FARE-Video zum KSC-Heimspiel: Fans zeigen Rassismus die Rote Karte
VON JENNIFER TÖPPERWEIN - zuletzt aktualisiert: 09.11.2009 - 18:46„Fußball ist für alle da!“ Unter dieses Motto hätte man das Heimspiel gegen den Karlsruher SC (1:0) setzen können. Gegen Ende der europaweiten FARE-Aktionswoche zeigten die Fortuna-Fans an diesem Spieltag Diskriminierung die Rote Karte. Neben Transparenten präsentierten sie auf der Stadionleinwand ein selbstgedrehtes Video.
Noch bevor die Spieler aufliefen und die Stoffbande mit dem Aufdruck „Gemeinsam gegen Rassismus“ hochhielten und noch bevor die Fans von der Südtribüne den Spruch „Fußball kennt keine Grenzen“ zeigten, flimmerte das Video von der Stadionleinwand. Fortuna-Fans hatten es in den letzten Wochen für FARE gedreht und dafür mit einiger Düsseldorfer Prominenz gesprochen.
„FARE“ bedeutet „Football against Racism in Europe“. 2009 hat das Bündnis, das mittlerweile von der Uefa und vom DFB getragen wird, seine zehnte Aktionswoche ausgeschrieben. Daran beteiligten sich mit der Unterstützung ihrer Vereine Fanszenen in ganz Europa – und auch die Fortunen. Ziel ist es, Diskriminierungen wie Rassismus, Homophobie, Sexismus und Ausgrenzung von Minderheiten aufzuzeigen und dagegen vorzugehen.
Das fordern auch Olivier Caillas und Robert Palikuca in dem FARE-Video. Die beiden Spieler appellieren an die Fankurvne, verlangen einen Selbstreinigungsprozess und Zivilcourage. Auch Vorstandsmitglied Werner Sesterhenn weiß, dass Vereine und Fans gemeinsam weiterkämpfen müssen. „Da muss man massiv gegen vorgehen. Man darf solche Leute nicht schonen“, erklärt er.
Da pflichtet ihm Klaus Allofs, ehemaliger Fortuna-Spieler-Star und mittlerweile Geschäftsführer bei Werder Bremen, bei. Solange es solche Menschen gibt, darf man nicht aufhören zu kämpfen, sagt er. Für ihn ist gerade der Fußball ein schönes Beispiel für die Arbeit gegen Fremdenfeindlichkeit. Hier lerne man miteinander auszukommen und andere zu akzeptieren. Und Peter Fröhlich, Vorstandsmitglied der Sparkasse Düsseldorf, fügt hinzu: „Fußball ist eine herrliche Gelegenheit zu sehen, wie Kulturen miteinander spielen.“ Außerdem seien deutsche Vereine nur mit deutschen Spielern gar nicht mehr überlebensfähig.
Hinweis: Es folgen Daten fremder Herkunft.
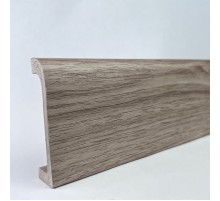 Плинтус напольный ПЛ 16 80-19 Старый массив в Новосибирске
Unser Stadion-DJ Markus „Opa“ Haefs bringt es auf den Punkt: „Bei Fortuna und beim Fußball generell sollte es keinen Platz für Menschen geben, die zwischen Nationalitäten unterscheiden.“ Oder, um es mit den Worten von Mannschaftsbetreuer Aleks Spengler zu sagen: „Keine Ahnung, was diese Leute im Kopf haben.“
Mein persönlicher Lieblingssatz aus dem Video und zur Düsseldorfer FARE-Woche stammt aber von Goran Vucic, Trainer unserer Zwoten: „In meiner Mannschaft spielen Spieler aus allen Nationen – und das ist Fortuna.“ Wenn nach der diesjährigen FARE-Woche wenigstens das hängen bleibt, haben wir schon mal einen weiteren Schritt in die richtige Richtung gemacht.